Leberkäse (Bavarian Meatloaf)
German · High Protein · Meal Prep · Meat · Quick & Easy · Sausage
★★★★★
Ingredients
Meat Mixture
- 1 lb pork shoulder cut into small cubes, chilled
- 1 lb beef chuck cut into small cubes, chilled
- 1/2 cup ice water keep very cold
Seasonings
- 2 tsp kosher salt
- 1 tsp white pepper ground
- 1 tsp onion powder
- 1/2 tsp garlic powder
- 1 tsp marjoram dried
- 1/4 tsp nutmeg ground
Directions
Chill the Ingredients
- Place the pork, beef, food processor blade, and bowl in the freezer for 30 minutes to chill.
Grind the Meat
- Using the chilled food processor, grind the meat in batches until very fine.
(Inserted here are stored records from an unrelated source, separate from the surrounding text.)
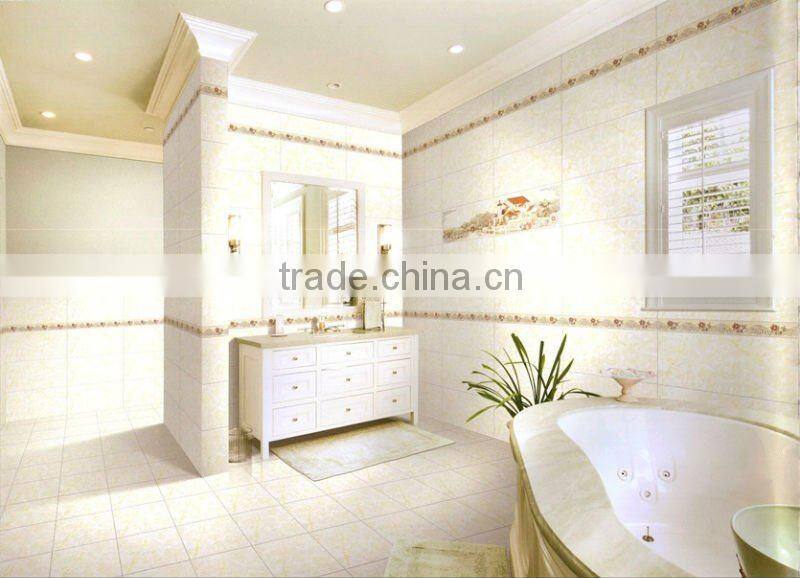 80x250mm bathroom wall tile border resin tile border ceramic wall tile border porcelain tile border shower tile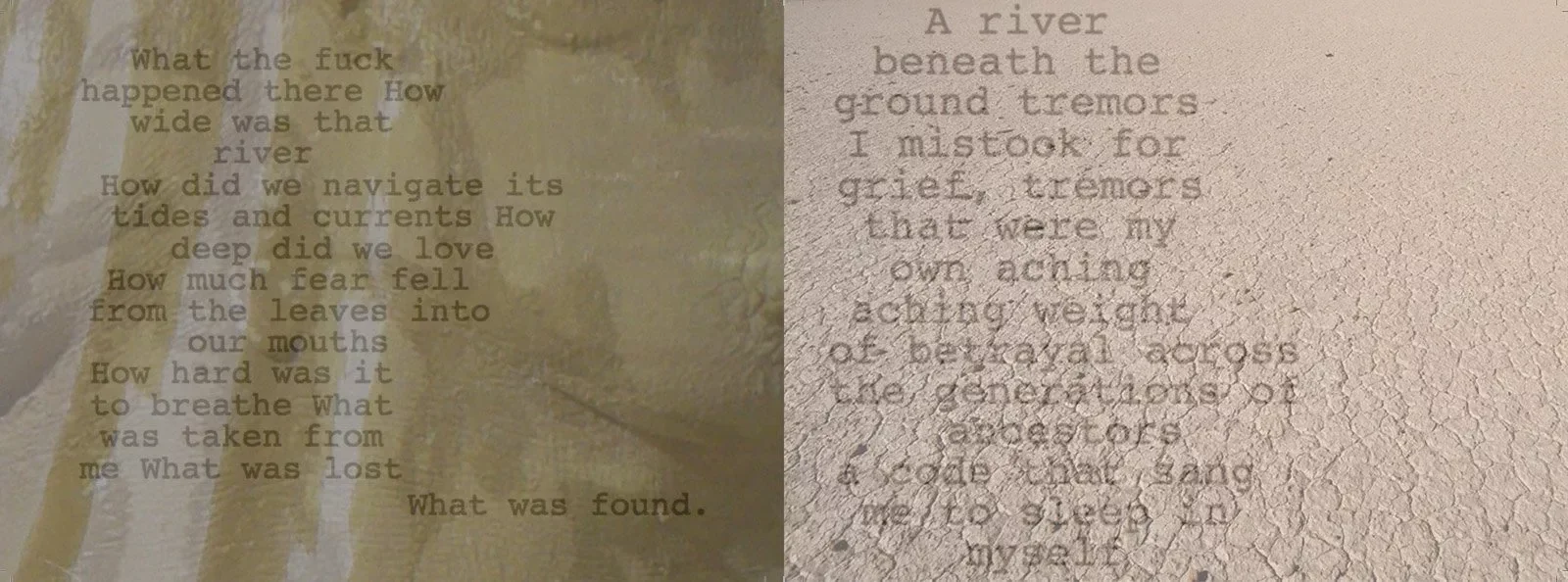 Soil bone night back 4.webp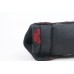 GD Jordan 1 Retro High Bred Banned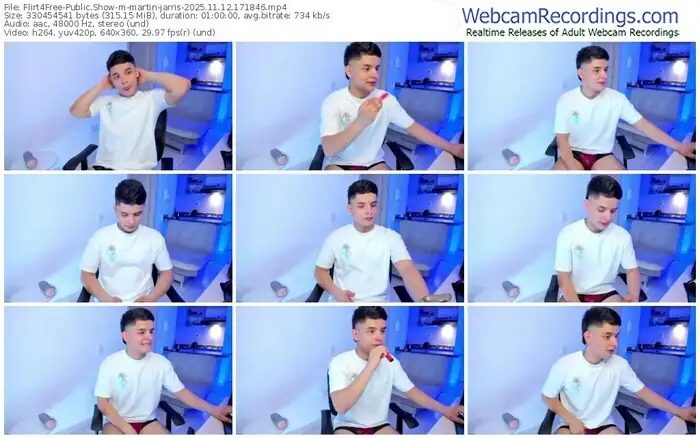 2025/11/12/flirt4free-martin-jarris-17-18-46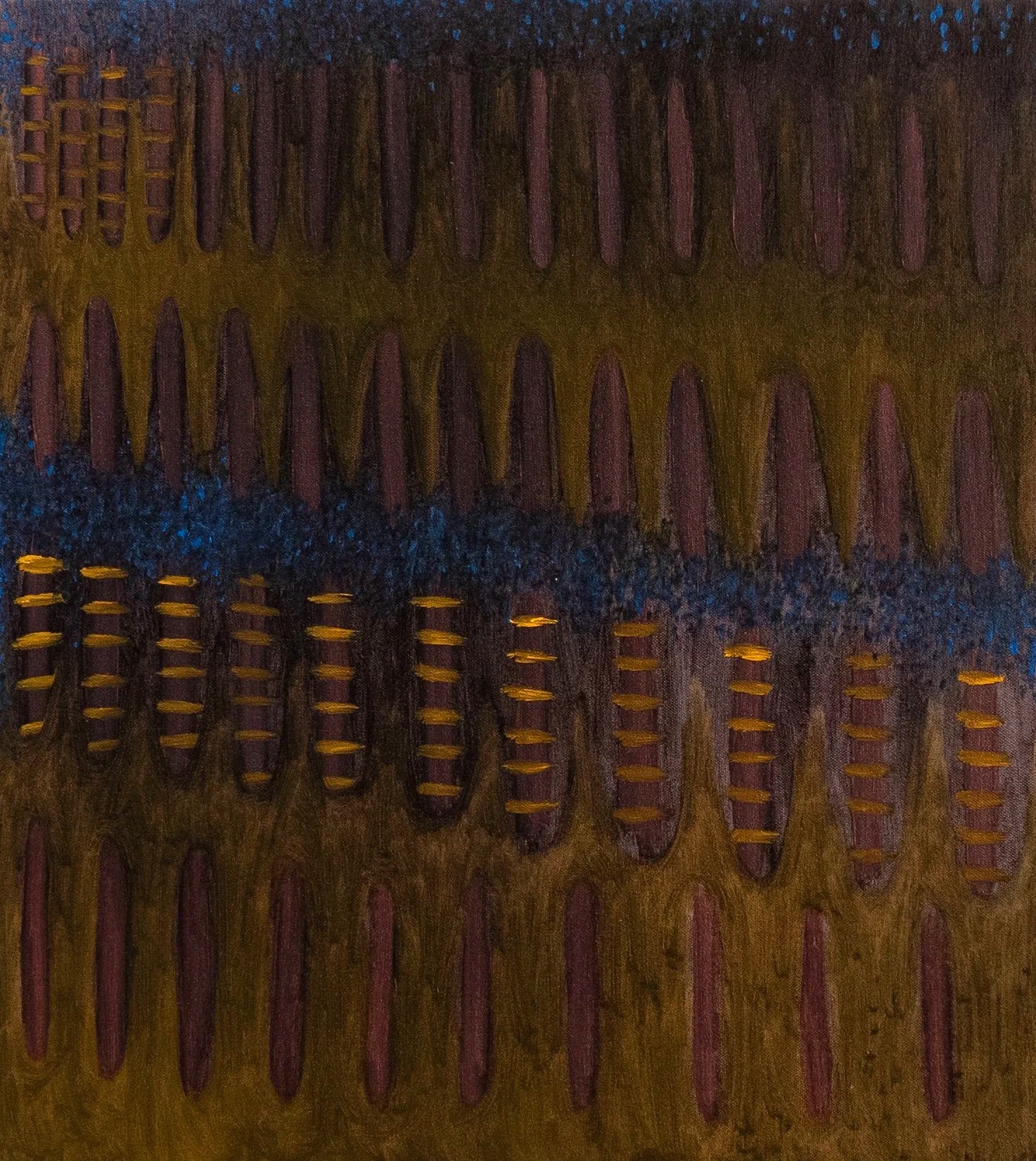Oil 2.jpg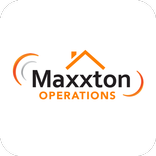 Maxxton Operations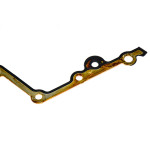 11147506425 Uszczelka pokrywy rozrządu lewa BMW E53 X5 E60 E63 E65 735 745 750 760 645 650 540 545 550 - 11147506425 - Części oryginalne BMW Łódź | Sklep internetowy BMW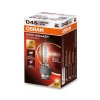 [66440XN2] 35W P32D 5 10x1 D4S Osram Xenarc NX2 (220%)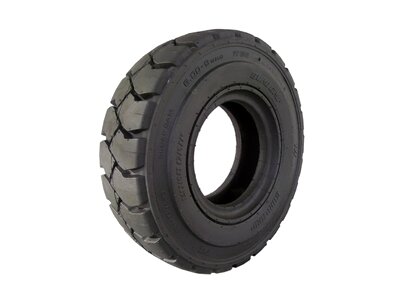 Tire wheel vehicle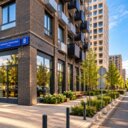 Продажа торгового помещения в ЖК "Филатов Луг"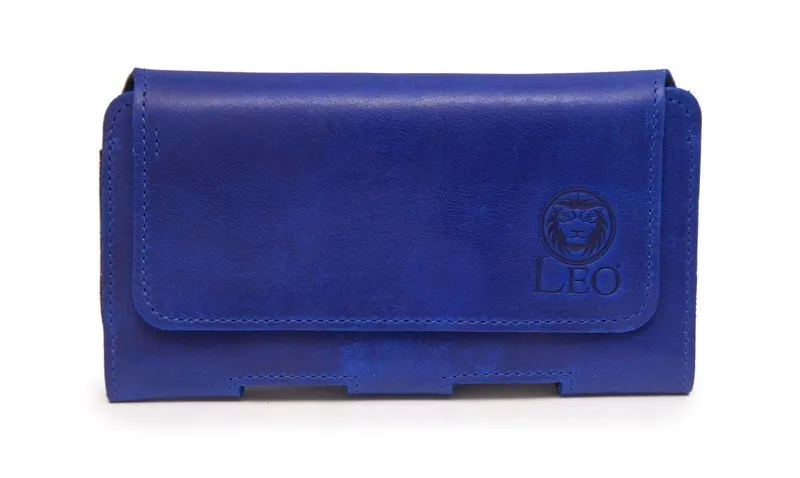 kabura-etui-case-do-paska-do-xiaomi-redmi-note-5a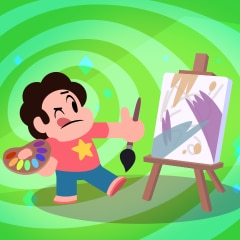 Work of Art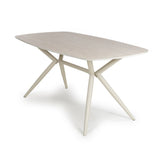Torino Table - 1600mm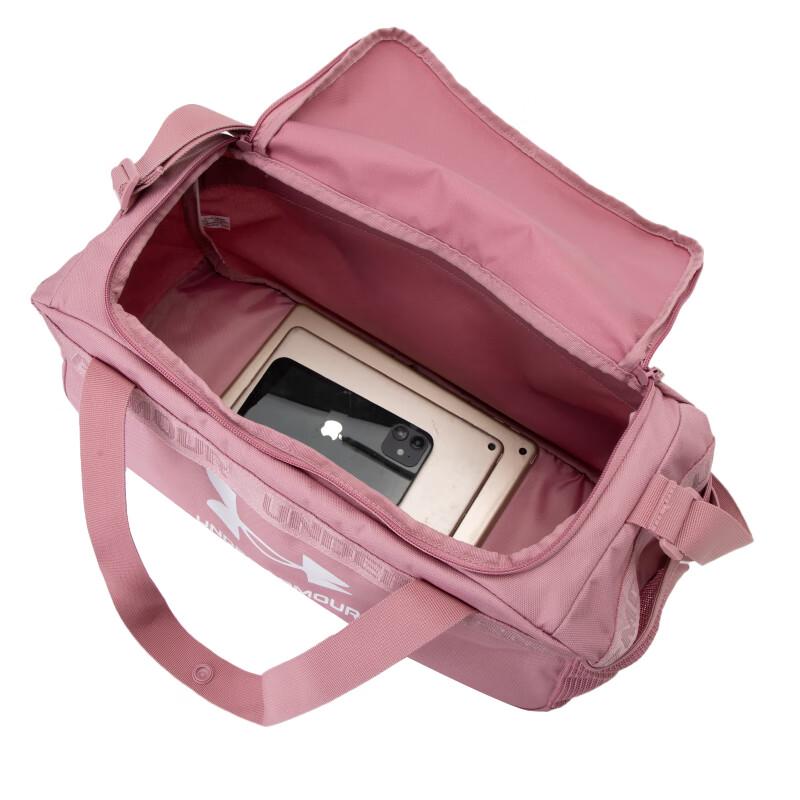 Under Armour Unisex Four-Season Travel Bag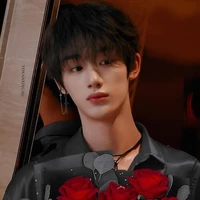Đinh Trình Hâm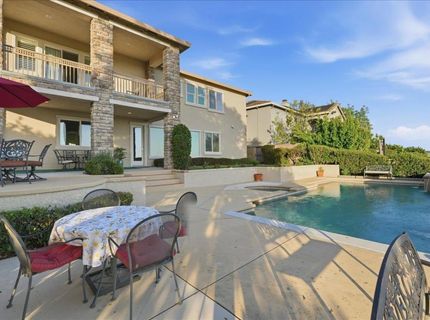 1306 Souza Dr, El Dorado Hills, CA 95762 Photo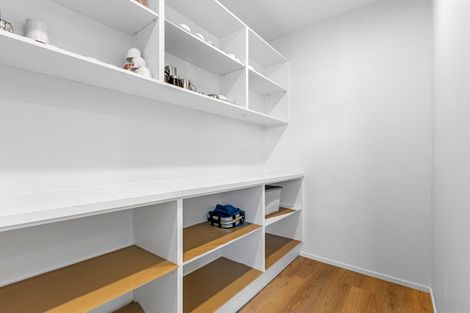 Photo of property in 44 River Stone Drive, Halswell, Christchurch, 8025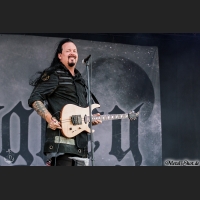 Rockharz_2018_Evergrey_01.jpg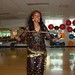 Cheryl Phillips Photo 16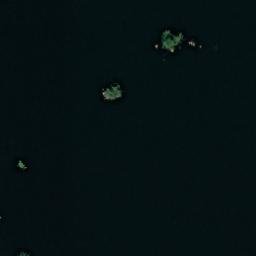 Satellite imagery of Storholmen, FI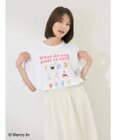 earth music&ecology ｍｉｆｆｙ／ｅａｒｔｈ　Ｔｓｈｉｒｔ　ｃｏｌｌｅｃｔｉｏｎ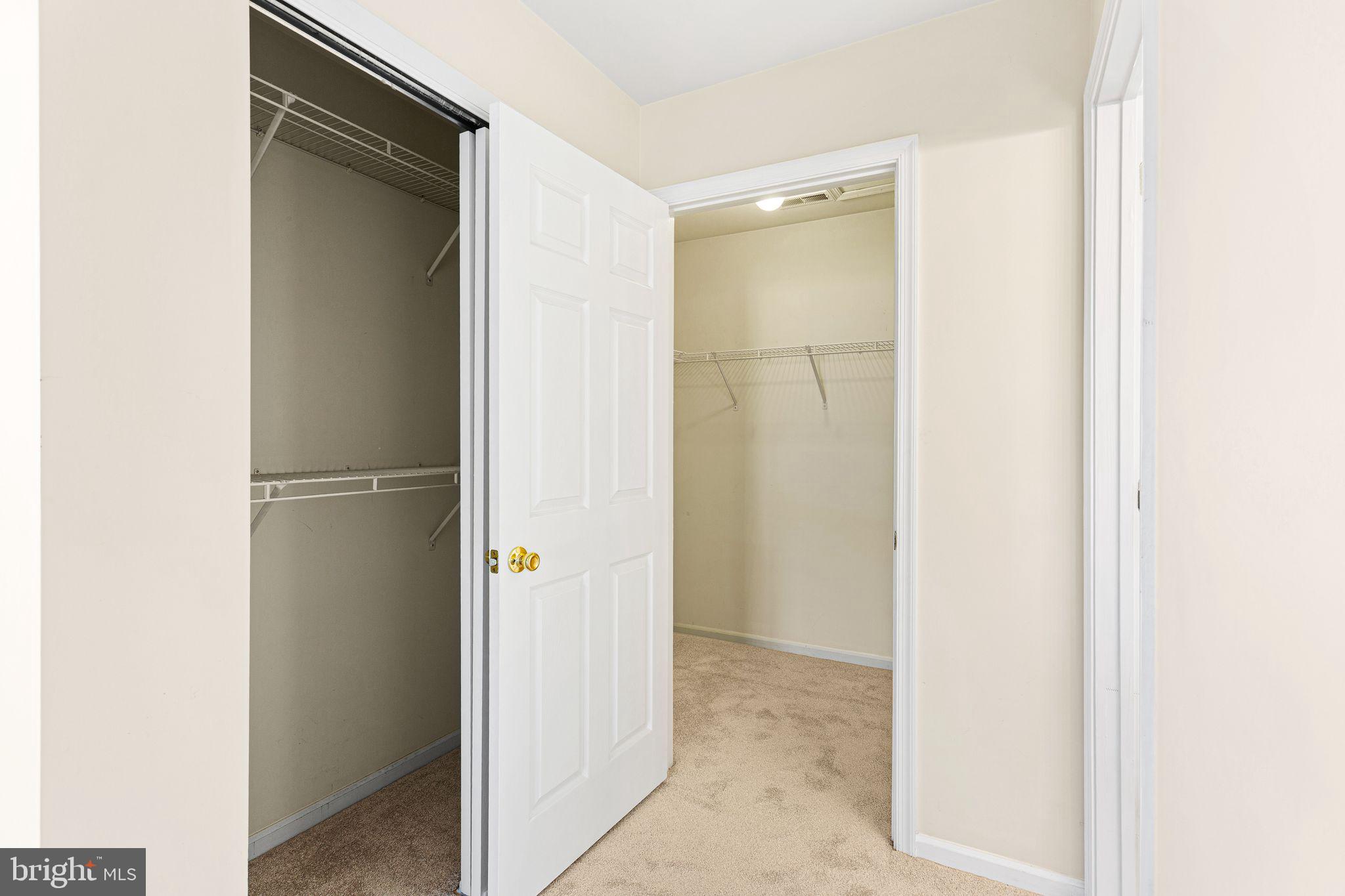 12046 Sewell Road Philadelphia, PA 19116 - Photo 29 of 48 Gallery Image 29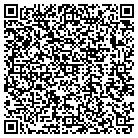 QR code with Iowa Dialogue Center contacts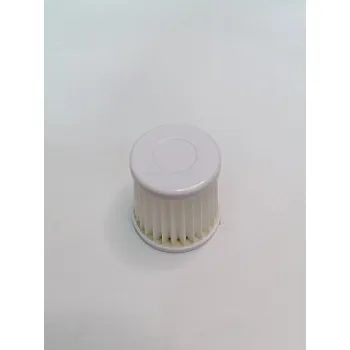 Domácí spotřebič Concept HEPA filtr VP4140 VP4150 VP4151 VP4160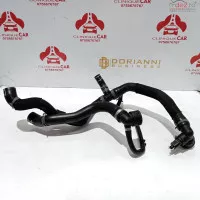 Furtunuri Apa | Lichid Racire Motor Vw | Audi | Seat | Skoda | 1 5tfsi | 5q0122291ak | (7691067)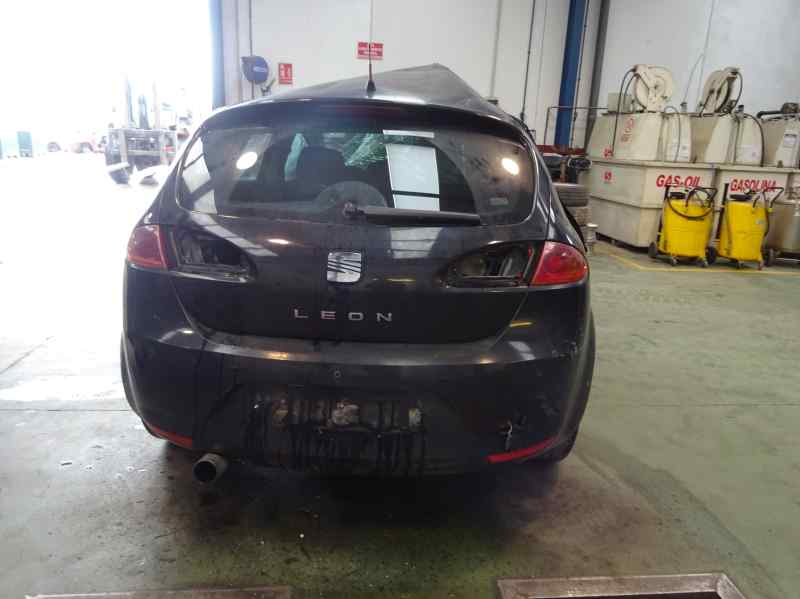 MANDO LUCES SEAT LEON 1.9 TDI MT 105CV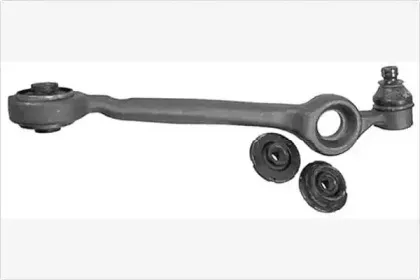 Рычаг независимой подвески колеса, подвеска колеса MGA купить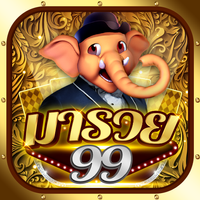 Fishing Maruay99 Slots Casinoicon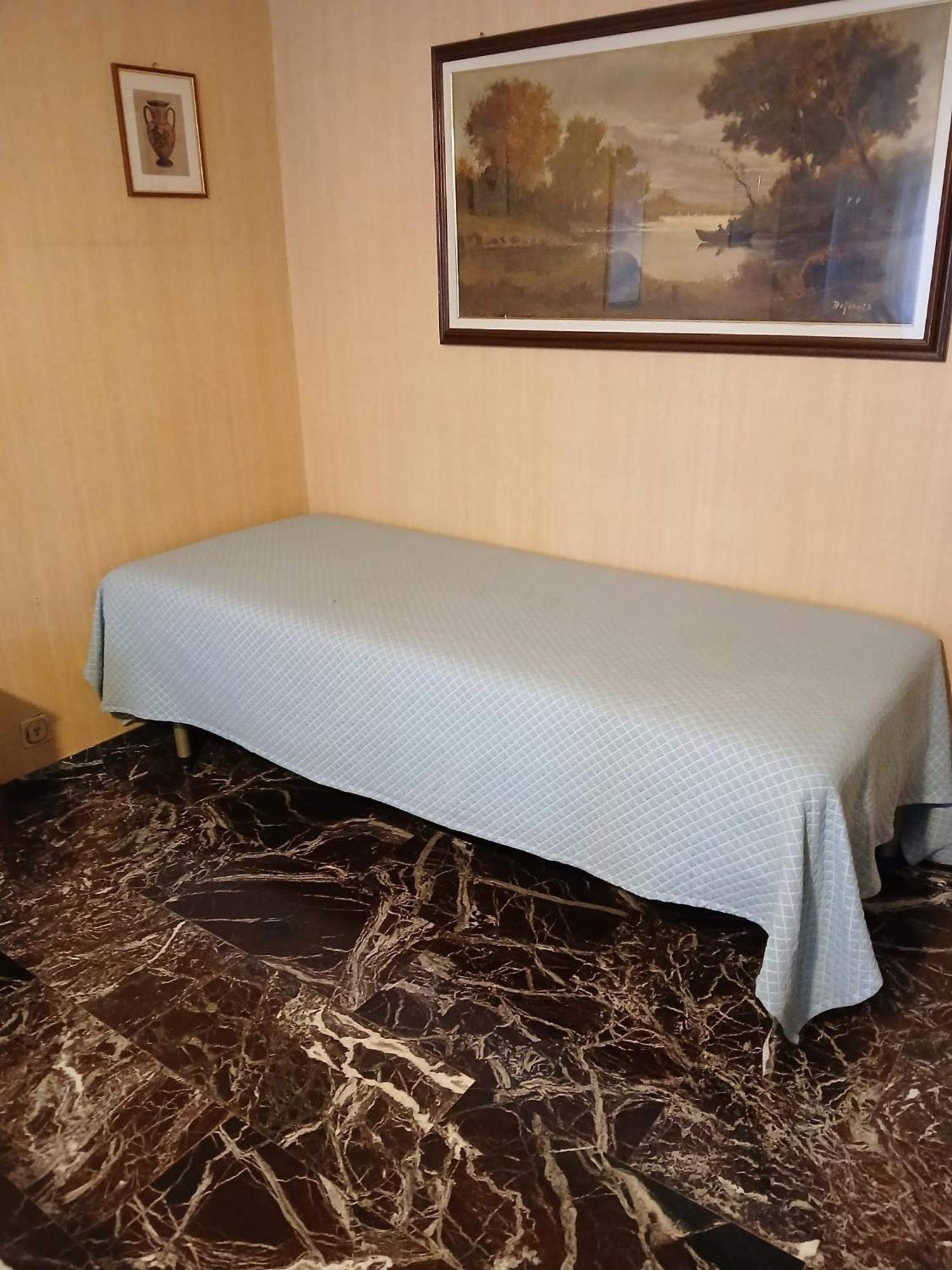 Eleganza Vicino Al Centro Di Torino Lägenhet Exteriör bild
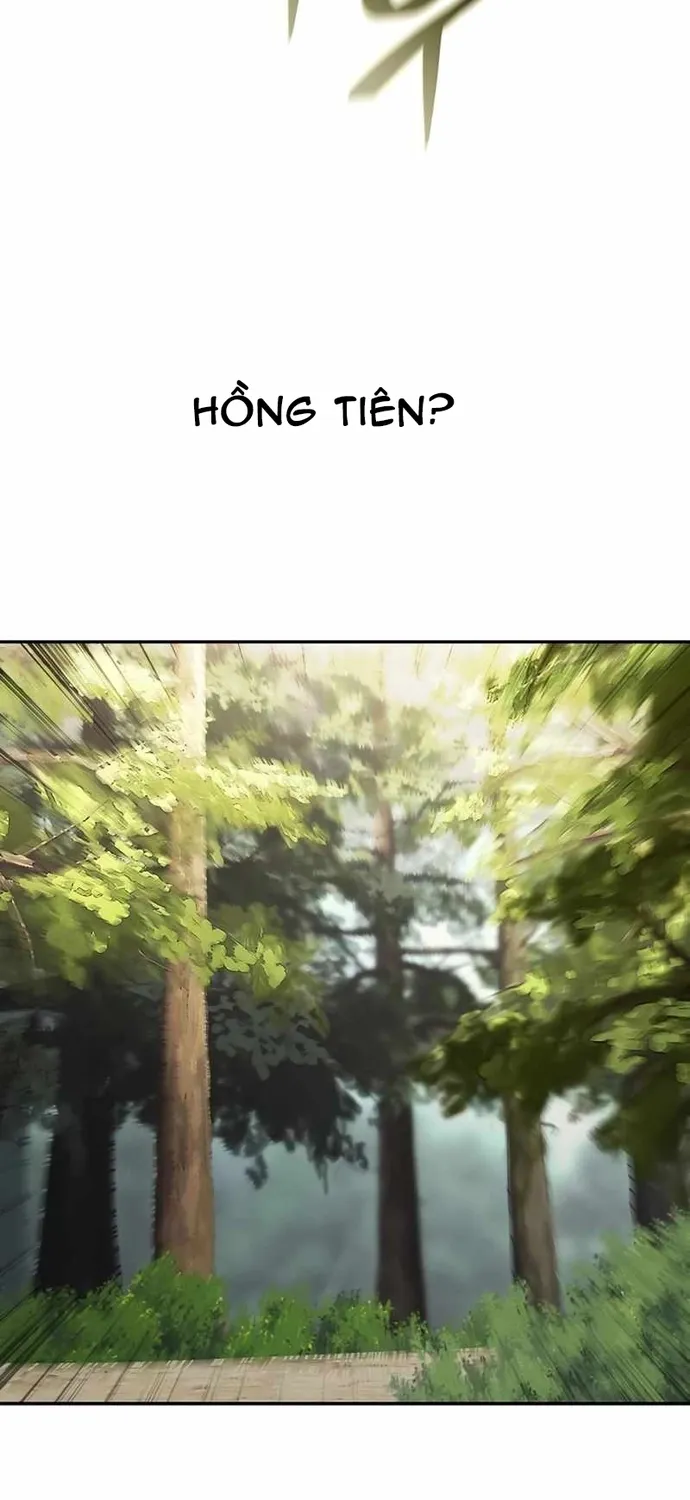 Quỷ Kiếm Thiên Tài Của Hoa Sơn Phái Chap 53 - Next Chap 54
Transfer to a bowl set over ice to keep it cold.
Season the Meat
- Add the salt, white pepper, onion powder, garlic powder, marjoram, and nutmeg to the ground meat. Mix thoroughly.
Create the Emulsion
- With the processor running, slowly add the ice water to the meat mixture until it’s smooth and paste-like.
- Prepare the Oven:
- Preheat your oven to 325°F (160°C).
Fill the Loaf Pan
- Lightly grease a 9x5-inch loaf pan. Spoon the meat mixture into the pan, pressing down to eliminate air pockets. Smooth the top and, if desired, make diagonal cuts for decoration.
Bake the Leberkäse
- Place the loaf pan on a baking sheet. Bake for about 60-70 minutes, or until the internal temperature reaches 160°F (71°C).
Optional Browning
- For a crispy crust, increase the oven temperature to 400°F (200°C) during the last 10 minutes of baking.
Rest and Slice
- Remove from the oven and let it rest for 10 minutes. Carefully remove from the pan and slice as desired.
Serve
- Enjoy hot with sweet mustard and a pretzel, or let it cool and serve cold in sandwiches.
Notes
Storage:
Store leftovers in an airtight container in the refrigerator for up to 4 days.
Freezing:
Freeze slices in freezer-safe bags for up to 2 months.
Reheating:
Reheat slices in a skillet over medium heat until warmed through.
Tip:
Keeping everything cold is essential for the perfect texture. Don’t skip chilling the meat and equipment.